## [TEXTE]
258 Platon fait allusion à une cérémonie pratiquée dans les Mystères au cours de cette cérémonie, on enseignait aux néophytes que les hommes sont dans cette vie, dans une sorte de prison et enseignait comment s'en évader temporairement. Comme d'habitude, les traducteurs trop érudits ont défiguré ce passage : en partie, parce qu'ils ne pouvaient pas le comprendre, en partie parce qu'ils ne le voulaient pas. Voyez Phédon, § 16, avec les commentaires d'Henry More, le philosophe mystique et platonicien bien connu.

## [ENTRÉES FOURNIES]
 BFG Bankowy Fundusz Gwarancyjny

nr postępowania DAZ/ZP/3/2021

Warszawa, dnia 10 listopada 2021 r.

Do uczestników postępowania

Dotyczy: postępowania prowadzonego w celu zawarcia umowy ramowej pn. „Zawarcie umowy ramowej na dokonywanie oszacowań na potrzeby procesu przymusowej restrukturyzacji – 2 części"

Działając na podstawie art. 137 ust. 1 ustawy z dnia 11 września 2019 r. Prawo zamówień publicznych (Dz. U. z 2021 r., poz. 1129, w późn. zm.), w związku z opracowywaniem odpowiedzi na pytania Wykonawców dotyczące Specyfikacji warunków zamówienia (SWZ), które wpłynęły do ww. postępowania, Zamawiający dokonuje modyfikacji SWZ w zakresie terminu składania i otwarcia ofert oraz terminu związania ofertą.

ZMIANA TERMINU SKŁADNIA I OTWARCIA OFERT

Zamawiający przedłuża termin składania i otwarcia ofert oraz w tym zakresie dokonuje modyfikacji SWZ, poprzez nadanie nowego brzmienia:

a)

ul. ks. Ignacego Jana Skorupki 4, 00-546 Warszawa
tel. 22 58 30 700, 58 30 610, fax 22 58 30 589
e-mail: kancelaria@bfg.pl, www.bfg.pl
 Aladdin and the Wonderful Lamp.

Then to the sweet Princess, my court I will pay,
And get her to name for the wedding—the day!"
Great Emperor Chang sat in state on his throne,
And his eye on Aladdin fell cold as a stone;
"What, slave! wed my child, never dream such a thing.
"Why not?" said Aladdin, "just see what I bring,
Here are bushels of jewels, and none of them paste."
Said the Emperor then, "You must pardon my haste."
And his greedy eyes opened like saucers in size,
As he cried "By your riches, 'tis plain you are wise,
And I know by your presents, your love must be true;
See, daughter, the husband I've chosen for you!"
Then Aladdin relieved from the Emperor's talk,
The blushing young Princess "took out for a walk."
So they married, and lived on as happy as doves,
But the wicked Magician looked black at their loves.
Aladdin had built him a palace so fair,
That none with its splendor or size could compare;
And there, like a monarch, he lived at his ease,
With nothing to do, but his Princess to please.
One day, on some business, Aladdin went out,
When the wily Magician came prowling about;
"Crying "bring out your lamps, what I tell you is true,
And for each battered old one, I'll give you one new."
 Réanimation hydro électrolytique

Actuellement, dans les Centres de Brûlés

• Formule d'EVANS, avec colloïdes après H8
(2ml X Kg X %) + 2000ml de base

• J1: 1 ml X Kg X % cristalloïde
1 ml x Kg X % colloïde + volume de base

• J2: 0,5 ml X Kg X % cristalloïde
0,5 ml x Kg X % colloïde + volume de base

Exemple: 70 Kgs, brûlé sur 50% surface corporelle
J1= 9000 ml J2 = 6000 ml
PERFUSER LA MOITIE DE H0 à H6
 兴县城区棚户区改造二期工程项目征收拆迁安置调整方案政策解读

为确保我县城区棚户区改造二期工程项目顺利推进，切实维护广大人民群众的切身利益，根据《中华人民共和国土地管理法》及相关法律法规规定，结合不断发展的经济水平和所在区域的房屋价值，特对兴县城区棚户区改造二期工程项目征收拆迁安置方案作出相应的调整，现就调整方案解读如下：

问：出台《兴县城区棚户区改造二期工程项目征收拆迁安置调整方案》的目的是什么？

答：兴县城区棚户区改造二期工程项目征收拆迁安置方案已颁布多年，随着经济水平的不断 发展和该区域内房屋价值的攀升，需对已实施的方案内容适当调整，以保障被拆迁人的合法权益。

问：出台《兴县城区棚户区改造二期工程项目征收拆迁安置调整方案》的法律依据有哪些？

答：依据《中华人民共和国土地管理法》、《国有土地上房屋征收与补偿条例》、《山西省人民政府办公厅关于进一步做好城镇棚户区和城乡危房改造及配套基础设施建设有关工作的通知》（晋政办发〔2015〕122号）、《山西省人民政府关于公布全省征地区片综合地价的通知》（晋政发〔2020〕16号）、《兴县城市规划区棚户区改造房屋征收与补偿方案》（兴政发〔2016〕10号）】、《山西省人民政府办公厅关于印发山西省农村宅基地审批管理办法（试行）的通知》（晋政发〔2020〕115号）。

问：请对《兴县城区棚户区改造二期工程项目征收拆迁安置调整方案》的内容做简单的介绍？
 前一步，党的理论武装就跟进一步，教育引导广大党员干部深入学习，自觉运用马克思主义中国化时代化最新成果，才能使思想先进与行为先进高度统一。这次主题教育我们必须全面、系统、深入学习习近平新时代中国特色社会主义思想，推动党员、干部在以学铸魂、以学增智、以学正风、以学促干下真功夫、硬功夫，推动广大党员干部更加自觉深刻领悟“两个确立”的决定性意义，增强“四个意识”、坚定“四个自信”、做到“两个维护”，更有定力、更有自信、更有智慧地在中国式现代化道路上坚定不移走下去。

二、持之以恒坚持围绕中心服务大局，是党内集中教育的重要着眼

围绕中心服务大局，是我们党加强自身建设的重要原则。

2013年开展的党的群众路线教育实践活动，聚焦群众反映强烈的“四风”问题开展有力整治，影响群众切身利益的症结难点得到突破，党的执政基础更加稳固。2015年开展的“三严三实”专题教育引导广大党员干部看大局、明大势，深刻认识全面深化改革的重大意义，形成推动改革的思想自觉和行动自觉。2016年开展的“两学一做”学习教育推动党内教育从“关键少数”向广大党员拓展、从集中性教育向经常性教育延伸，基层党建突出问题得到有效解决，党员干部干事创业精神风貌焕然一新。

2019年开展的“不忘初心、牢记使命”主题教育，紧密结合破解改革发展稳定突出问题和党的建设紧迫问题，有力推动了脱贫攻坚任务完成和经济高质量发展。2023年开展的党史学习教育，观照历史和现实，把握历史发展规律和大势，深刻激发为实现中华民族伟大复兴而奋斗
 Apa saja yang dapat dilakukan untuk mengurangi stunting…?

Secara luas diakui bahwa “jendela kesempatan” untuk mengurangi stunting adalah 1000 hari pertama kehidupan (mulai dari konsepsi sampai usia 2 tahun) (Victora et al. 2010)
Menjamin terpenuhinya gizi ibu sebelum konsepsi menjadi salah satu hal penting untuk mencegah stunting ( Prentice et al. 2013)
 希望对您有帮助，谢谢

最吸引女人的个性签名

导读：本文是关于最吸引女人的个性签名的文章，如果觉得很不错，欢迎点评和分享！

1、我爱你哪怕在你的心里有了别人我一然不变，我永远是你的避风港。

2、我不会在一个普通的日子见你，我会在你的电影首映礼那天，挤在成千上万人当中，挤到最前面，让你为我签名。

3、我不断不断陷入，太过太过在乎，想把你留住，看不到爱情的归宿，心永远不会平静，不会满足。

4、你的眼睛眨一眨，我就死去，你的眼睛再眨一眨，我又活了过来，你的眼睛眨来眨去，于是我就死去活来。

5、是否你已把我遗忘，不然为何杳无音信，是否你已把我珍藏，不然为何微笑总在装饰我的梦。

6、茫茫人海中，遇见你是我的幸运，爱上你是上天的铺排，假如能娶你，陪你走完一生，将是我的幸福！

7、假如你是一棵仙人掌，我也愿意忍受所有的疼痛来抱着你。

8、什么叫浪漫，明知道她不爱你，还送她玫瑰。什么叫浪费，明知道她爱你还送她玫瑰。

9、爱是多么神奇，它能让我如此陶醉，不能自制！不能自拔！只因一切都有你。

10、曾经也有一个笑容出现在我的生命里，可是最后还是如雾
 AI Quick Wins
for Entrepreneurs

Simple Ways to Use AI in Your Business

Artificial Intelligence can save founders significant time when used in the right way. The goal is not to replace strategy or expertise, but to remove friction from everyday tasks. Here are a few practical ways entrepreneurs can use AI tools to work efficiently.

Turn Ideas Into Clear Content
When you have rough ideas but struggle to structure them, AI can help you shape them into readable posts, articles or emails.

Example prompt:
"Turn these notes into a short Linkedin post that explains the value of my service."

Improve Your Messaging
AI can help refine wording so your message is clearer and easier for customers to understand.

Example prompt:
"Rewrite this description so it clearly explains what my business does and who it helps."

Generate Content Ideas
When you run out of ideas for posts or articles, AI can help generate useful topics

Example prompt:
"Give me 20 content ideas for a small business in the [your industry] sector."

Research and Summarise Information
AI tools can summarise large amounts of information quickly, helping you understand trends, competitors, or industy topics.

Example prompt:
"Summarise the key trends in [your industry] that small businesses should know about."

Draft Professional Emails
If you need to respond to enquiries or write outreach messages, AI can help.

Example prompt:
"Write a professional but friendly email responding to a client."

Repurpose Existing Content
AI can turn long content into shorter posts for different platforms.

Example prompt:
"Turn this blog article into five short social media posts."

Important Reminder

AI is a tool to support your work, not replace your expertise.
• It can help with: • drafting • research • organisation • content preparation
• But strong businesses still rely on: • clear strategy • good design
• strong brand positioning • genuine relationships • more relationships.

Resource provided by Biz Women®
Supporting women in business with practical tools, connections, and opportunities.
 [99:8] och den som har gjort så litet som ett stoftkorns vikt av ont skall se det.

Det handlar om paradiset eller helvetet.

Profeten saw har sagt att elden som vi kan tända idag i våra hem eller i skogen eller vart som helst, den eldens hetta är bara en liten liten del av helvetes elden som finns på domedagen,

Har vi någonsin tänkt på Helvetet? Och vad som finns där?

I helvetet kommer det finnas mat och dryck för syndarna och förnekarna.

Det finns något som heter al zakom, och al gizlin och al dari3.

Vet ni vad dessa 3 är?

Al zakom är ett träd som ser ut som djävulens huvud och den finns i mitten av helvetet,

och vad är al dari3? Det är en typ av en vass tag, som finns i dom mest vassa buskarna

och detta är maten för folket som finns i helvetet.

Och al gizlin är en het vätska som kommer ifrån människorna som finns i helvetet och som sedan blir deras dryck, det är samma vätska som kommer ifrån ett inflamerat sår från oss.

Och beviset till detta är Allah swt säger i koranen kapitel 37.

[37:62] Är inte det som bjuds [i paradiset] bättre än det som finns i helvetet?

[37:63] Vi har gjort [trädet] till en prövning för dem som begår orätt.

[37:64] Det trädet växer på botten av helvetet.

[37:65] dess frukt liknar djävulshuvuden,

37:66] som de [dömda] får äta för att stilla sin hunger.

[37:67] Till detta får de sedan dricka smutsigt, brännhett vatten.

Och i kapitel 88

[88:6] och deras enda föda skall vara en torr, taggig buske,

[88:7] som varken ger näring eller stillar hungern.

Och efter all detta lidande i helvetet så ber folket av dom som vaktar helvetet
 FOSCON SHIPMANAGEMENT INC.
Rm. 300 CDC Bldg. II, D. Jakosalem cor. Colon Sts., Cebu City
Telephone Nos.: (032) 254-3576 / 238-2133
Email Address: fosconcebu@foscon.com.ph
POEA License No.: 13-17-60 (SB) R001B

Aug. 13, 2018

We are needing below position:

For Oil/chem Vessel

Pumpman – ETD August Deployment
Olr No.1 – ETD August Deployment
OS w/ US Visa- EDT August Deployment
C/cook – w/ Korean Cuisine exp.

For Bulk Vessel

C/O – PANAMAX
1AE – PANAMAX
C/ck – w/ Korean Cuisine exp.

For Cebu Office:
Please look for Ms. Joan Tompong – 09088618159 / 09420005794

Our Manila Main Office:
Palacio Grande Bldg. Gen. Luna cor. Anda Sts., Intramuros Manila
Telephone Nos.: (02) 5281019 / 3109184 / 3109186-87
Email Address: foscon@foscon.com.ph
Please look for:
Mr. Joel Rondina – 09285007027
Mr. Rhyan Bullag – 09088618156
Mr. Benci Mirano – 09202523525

## [ÉNONCÉ]
Recopiez mot pour mot, s'il vous plaît, le passage du texte sur Platon et les Mystères qui commence à « 258 Platon fait » et se termine à « platonicien bien connu. ».

## [RÉPONSE]
258 Platon fait allusion à une cérémonie pratiquée dans les Mystères au cours de cette cérémonie, on enseignait aux néophytes que les hommes sont dans cette vie, dans une sorte de prison et enseignait comment s'en évader temporairement. Comme d'habitude, les traducteurs trop érudits ont défiguré ce passage : en partie, parce qu'ils ne pouvaient pas le comprendre, en partie parce qu'ils ne le voulaient pas. Voyez Phédon, § 16, avec les commentaires d'Henry More, le philosophe mystique et platonicien bien connu.